Comprehensive GPU performance list?

mmonnin
mmonnin
Joined: 29 May 16
Posts: 291
Credit: 3417906540
RAC: 3603248

I've always seen no GPU load

I've always seen no GPU load and 100% of a CPU thread load at 90%. With a RX 580 there was very little CPU util prior to 90% completion and then 100% CPU util.

Gary Roberts
Gary Roberts
Moderator
Joined: 9 Feb 05
Posts: 5872
Credit: 117727412276
RAC: 34986072

mmonnin wrote:I've always

mmonnin wrote:
I've always seen no GPU load and 100% of a CPU thread load at 90%. With a RX 580 there was very little CPU util prior to 90% completion and then 100% CPU util.

I have an RX 580 in a Q6600 quad core host.  The Q6600 is 2008 vintage - so relatively slow by todays standards.  It runs 3xGPU and 1xCPU tasks.  Using the properties function in BOINC Manager, I recorded the following information for one of the concurrent GPU tasks in the final stages of crunching:-

          % Complete ->          89.54%          89.93%          100%
          CPU Time   ->           1:00            1:00            1:02
          Tot Time   ->          28:18           28:28           28:31

The time figures are minutes:seconds as displayed on the properties page, with a granularity of 1 second.  The main point I'm trying to make is that this is quite different from what it was about a month or so ago.  At that earlier time on this particular GPU, the follow-up stage (% complete sitting on 89.997%) lasted around 30 seconds to a minute.  I never measured it precisely.

**SOURCE MATERIAL**
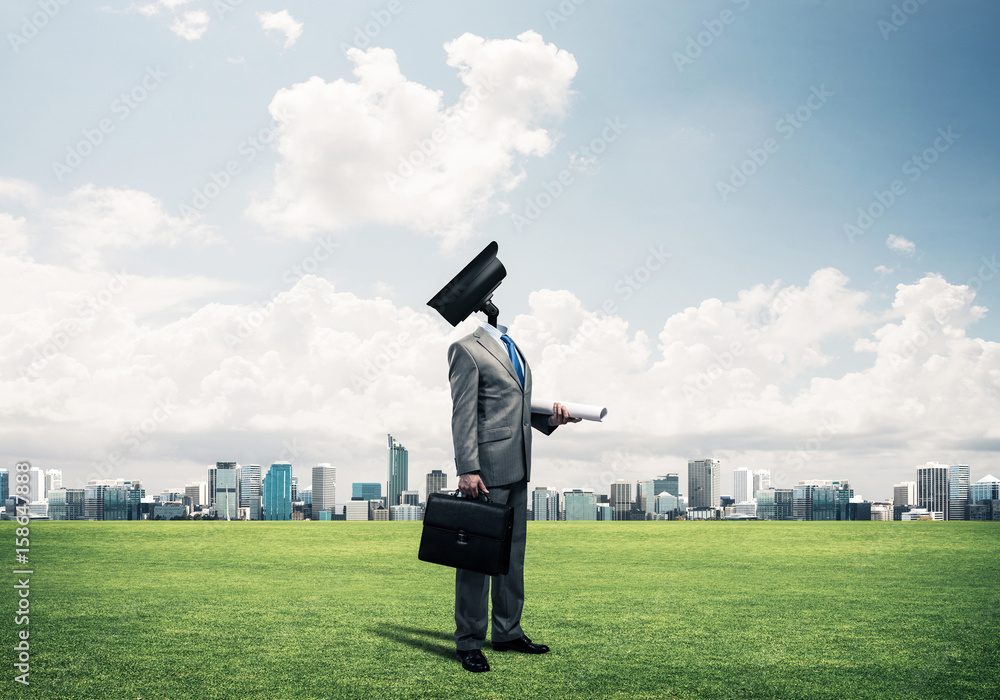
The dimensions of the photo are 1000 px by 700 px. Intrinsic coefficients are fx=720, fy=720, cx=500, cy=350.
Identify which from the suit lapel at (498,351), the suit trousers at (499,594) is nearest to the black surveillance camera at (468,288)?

**TASK SET**
(A) Retype the part of the GPU thread between "I have an RX" and "measured it precisely.", inclusive.
(B) Answer from the GPU thread:
(i) How many posts does mmonnin have?
(ii) How many GPU tasks does the Q6600 host run at once?
(iii) About a month earlier, how long did the follow-up stage last on that GPU?
(C) Carry on the GPU thread from the point where it stops.
The lines are separate material, unrelated to the GPU thread.

**RESULTS FOR THE EXERCISE**
(A)
I have an RX 580 in a Q6600 quad core host.  The Q6600 is 2008 vintage - so relatively slow by todays standards.  It runs 3xGPU and 1xCPU tasks.  Using the properties function in BOINC Manager, I recorded the following information for one of the concurrent GPU tasks in the final stages of crunching:-

          % Complete ->          89.54%          89.93%          100%
          CPU Time   ->           1:00            1:00            1:02
          Tot Time   ->          28:18           28:28           28:31

The time figures are minutes:seconds as displayed on the properties page, with a granularity of 1 second.  The main point I'm trying to make is that this is quite different from what it was about a month or so ago.  At that earlier time on this particular GPU, the follow-up stage (% complete sitting on 89.997%) lasted around 30 seconds to a minute.  I never measured it precisely.

(B)
(i) 291
(ii) Three
(iii) Around 30 seconds to a minute

(C)
On the above figures, the very last bit of crunching plus the followup-stage (if there still is one) plus the time to retrieve the final results back from the GPU plus the time to shut down the app plus writing the results to disk ready for uploading took 3 seconds of elapsed time and very approximately 2 seconds of CPU time.  So the above quote doesn't really give the complete picture, particularly regarding how short the 90-100% stage really is and how relatively little of the total CPU consumption occurs there.

 

Cheers,
Gary.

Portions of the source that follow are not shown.